Meperidine (DEMEROL)
Meperidine (DEMEROL)
Meperidine (Demerol), also called pethidine, was the first synthetic opioid. Since it is synthetic, you would not refer to it as an opiate. Eduardo Fraifeld, MD opined that Demerol is “toxic and sedating” and “should not be used at all”. Withdrawal symptoms are worse than with morphine. Meperidine should not be used for chronic pain. Its use for acute pain should be reserved for those allergic to first-line opioids. Oral administration is not advised due to extremely poor bioavailability. The usual route of administration is intramuscular (IM). It is not available for intravenous (IV) administration. Duration of action is very short, about 3 hours.

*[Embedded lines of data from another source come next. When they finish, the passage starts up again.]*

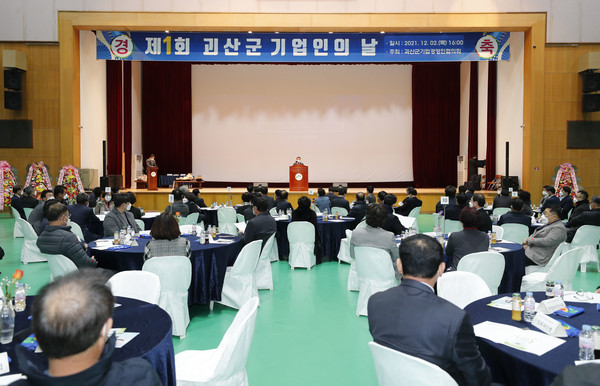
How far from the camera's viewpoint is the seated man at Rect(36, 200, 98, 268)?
4180mm

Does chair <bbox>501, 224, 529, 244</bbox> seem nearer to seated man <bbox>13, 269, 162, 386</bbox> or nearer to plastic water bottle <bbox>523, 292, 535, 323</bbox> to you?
plastic water bottle <bbox>523, 292, 535, 323</bbox>

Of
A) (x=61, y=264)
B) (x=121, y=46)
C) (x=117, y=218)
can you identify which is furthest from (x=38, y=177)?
(x=61, y=264)

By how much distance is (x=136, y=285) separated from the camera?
3229 mm

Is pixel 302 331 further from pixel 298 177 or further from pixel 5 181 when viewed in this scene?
pixel 5 181

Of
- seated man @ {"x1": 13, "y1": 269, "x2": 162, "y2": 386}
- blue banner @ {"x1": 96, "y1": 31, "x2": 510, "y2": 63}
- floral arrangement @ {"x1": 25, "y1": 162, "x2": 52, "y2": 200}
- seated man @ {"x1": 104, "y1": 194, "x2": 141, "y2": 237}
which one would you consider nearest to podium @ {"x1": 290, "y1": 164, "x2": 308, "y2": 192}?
blue banner @ {"x1": 96, "y1": 31, "x2": 510, "y2": 63}

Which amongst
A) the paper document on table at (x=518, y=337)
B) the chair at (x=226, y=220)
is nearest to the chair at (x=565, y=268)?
the paper document on table at (x=518, y=337)

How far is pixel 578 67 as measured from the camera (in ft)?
41.4

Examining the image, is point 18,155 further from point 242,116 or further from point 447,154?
point 447,154

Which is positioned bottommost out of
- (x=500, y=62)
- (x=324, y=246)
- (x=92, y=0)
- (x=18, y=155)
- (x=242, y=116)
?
(x=324, y=246)

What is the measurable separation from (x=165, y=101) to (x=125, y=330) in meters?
16.1

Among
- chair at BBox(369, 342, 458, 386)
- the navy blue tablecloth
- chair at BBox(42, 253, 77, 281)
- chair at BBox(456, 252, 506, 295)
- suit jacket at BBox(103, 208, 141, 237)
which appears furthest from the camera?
suit jacket at BBox(103, 208, 141, 237)

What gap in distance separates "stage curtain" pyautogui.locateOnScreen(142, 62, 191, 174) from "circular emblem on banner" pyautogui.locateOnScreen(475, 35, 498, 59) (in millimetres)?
8967

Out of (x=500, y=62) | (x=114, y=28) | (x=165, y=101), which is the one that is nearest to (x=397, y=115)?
(x=500, y=62)

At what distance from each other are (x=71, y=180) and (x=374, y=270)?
9660mm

Meperidine is distinguished from other opioids by its serotonergic properties, caused by 5-HT reuptake inhibition. Meperidine was involved in a high-profile death from serotonin syndrome in 1984, which killed an 18-year-old college student named Libby Zion. The reaction occurred when meperidine was added to the MAOI phenelzine (Nardil).
Opioids, meperidine excluded, are potent pupillary constrictors. Due to meperidine’s serotonergic and anticholinergic effects, it can cause dilation of pupils in some individuals. Withdrawal from meperidine manifests with dilated pupils like the other opioids. It is more likely than other opioids to cause seizures with overdose.
Although primarily a mu opioid receptor agonist, meperidine has more affinity for the kappa receptor than morphine, making meperidine more likely to cause dysphoria, hallucinations, and dissociation.
The metabolite of meperidine (normeperidine) is neurotoxic and may accumulate in cases of renal or hepatic impairment.